A Roma va in scena una nuova protesta. Tutto in regola. O meglio, le regole del codice della strada. A proporla, Micaela Quintavalle, pasionaria delle proteste Atac e leader, nonché fondatrice, del sindacato Cambia-Menti m410, il sindacato di categoria del trasporto pubblico locale. Quello capitolino, per l’esattezza.
Già la scorsa settimana, in occasione di un sit-in Campidoglio, la Quintavalle aveva annunciato, insieme ai suoi colleghi, la battaglia alle istituzioni e ai vertici Atac: “Cabine blindate subito, o bloccheremo Roma!” – questa la richiesta della piazza, a seguito dei fatti di Corcolle. Certo è che Corcolle non è un caso isolato, ed E. non è l’unica autista aggredita. Sono 180 le aggressioni registrate nell’ultimo anno, secondo le stime di Cambia-Menti.

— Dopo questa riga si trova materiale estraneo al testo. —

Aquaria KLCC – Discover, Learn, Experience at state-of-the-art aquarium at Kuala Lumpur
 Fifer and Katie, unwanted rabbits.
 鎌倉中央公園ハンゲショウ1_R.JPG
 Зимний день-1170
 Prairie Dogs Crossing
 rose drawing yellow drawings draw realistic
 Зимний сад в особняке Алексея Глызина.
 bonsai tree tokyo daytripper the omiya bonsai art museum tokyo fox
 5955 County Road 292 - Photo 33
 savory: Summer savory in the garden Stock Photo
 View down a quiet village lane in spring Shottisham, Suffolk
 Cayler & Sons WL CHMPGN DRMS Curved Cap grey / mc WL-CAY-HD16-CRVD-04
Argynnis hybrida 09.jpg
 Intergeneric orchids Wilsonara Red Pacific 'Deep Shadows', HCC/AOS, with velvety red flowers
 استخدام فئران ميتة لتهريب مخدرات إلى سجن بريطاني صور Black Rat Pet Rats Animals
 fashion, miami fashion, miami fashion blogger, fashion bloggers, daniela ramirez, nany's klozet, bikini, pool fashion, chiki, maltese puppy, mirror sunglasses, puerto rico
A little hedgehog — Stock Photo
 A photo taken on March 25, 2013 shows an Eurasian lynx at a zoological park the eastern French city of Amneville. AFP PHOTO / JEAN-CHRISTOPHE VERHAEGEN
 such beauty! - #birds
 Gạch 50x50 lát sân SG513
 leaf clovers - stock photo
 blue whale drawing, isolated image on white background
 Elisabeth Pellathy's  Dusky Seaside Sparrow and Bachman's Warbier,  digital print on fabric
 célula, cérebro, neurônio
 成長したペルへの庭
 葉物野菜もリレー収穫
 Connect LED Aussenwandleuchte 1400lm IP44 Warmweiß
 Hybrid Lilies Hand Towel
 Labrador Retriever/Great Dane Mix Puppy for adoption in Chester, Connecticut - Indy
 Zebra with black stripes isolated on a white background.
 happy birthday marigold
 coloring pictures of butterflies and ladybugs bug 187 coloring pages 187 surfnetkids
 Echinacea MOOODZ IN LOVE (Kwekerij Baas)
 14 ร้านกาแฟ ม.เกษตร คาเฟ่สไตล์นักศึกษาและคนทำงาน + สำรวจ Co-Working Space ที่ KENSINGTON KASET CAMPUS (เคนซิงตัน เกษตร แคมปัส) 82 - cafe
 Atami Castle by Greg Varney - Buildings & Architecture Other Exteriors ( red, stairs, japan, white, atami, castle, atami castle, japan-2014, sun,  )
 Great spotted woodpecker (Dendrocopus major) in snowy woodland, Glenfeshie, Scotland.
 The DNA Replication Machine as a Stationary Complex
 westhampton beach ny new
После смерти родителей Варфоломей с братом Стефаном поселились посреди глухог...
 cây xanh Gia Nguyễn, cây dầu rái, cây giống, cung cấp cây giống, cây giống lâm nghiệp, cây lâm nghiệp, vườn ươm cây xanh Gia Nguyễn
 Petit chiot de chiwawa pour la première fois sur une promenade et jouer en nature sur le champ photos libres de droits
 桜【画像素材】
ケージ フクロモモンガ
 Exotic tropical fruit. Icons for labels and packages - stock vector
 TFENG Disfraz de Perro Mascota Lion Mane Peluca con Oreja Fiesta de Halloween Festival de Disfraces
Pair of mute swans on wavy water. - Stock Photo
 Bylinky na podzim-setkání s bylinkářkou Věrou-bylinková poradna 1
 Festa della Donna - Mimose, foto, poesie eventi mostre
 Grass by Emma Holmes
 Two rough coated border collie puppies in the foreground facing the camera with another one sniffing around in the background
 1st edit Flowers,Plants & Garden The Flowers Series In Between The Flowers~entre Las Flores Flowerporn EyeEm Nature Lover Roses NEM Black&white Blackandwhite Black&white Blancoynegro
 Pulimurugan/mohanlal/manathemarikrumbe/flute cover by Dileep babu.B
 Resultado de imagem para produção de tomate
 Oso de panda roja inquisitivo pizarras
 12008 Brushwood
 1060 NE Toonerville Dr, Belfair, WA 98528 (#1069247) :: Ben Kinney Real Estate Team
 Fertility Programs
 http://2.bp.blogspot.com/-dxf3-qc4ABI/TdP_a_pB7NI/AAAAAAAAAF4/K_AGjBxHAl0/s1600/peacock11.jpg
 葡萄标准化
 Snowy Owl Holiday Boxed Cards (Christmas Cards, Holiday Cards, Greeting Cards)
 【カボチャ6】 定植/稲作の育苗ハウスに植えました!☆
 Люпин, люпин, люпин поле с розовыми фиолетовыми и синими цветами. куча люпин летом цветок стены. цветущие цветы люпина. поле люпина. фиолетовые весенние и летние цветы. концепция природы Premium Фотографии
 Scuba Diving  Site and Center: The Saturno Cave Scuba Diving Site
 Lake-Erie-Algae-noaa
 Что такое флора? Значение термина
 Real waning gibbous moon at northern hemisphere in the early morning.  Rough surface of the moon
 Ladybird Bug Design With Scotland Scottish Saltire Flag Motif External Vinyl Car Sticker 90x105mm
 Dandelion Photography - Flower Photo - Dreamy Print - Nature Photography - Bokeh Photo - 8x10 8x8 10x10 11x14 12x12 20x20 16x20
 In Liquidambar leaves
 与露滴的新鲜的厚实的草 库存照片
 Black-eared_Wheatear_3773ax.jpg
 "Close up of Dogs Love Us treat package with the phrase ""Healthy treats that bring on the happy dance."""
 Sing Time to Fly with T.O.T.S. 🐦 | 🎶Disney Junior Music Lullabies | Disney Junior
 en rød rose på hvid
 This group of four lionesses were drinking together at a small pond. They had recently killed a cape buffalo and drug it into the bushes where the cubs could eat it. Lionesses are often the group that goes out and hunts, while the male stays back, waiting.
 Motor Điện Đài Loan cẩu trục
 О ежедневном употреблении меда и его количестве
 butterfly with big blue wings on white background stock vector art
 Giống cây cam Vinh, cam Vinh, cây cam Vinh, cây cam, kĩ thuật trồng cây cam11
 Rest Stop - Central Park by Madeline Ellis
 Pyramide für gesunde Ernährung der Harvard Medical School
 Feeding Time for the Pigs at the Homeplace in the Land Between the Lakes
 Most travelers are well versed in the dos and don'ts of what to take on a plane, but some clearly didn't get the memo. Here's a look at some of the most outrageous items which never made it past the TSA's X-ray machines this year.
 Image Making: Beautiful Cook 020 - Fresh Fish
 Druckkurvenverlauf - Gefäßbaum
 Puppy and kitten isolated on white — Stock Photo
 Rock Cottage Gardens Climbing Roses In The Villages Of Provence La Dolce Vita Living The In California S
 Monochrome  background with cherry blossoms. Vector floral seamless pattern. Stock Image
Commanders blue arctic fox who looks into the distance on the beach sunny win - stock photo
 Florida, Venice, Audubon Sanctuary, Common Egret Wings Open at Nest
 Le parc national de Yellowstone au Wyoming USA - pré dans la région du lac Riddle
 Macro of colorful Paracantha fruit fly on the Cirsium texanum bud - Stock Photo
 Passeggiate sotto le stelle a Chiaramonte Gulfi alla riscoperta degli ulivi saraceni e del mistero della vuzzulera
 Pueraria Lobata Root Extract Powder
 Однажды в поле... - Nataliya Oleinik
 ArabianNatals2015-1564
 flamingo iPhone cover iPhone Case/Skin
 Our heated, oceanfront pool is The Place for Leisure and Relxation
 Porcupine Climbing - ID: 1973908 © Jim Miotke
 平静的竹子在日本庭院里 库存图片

E allora ecco che la protesta sui generis prende forma: “Indicheremo guasti con l’eventuale possibilità di arrestare il mezzo, condurremo i bus ad una velocità adeguata alla strada, effettueremo tutte le fermate in sicurezza, non supereremo se c’è la doppia striscia continua”, dove appunto non è prevista la possibilità di sorpasso. Sembra paradossale e surreale, ma è così: questa protesta, evidentemente, mette in luce criticità e debolezze del trasporto pubblico, anche quelle su strada, ed evidenzia la pericolosità – talvolta – dei mezzi sui quali viaggiamo, della condizione dei quali, però, non si può e non si deve parlare.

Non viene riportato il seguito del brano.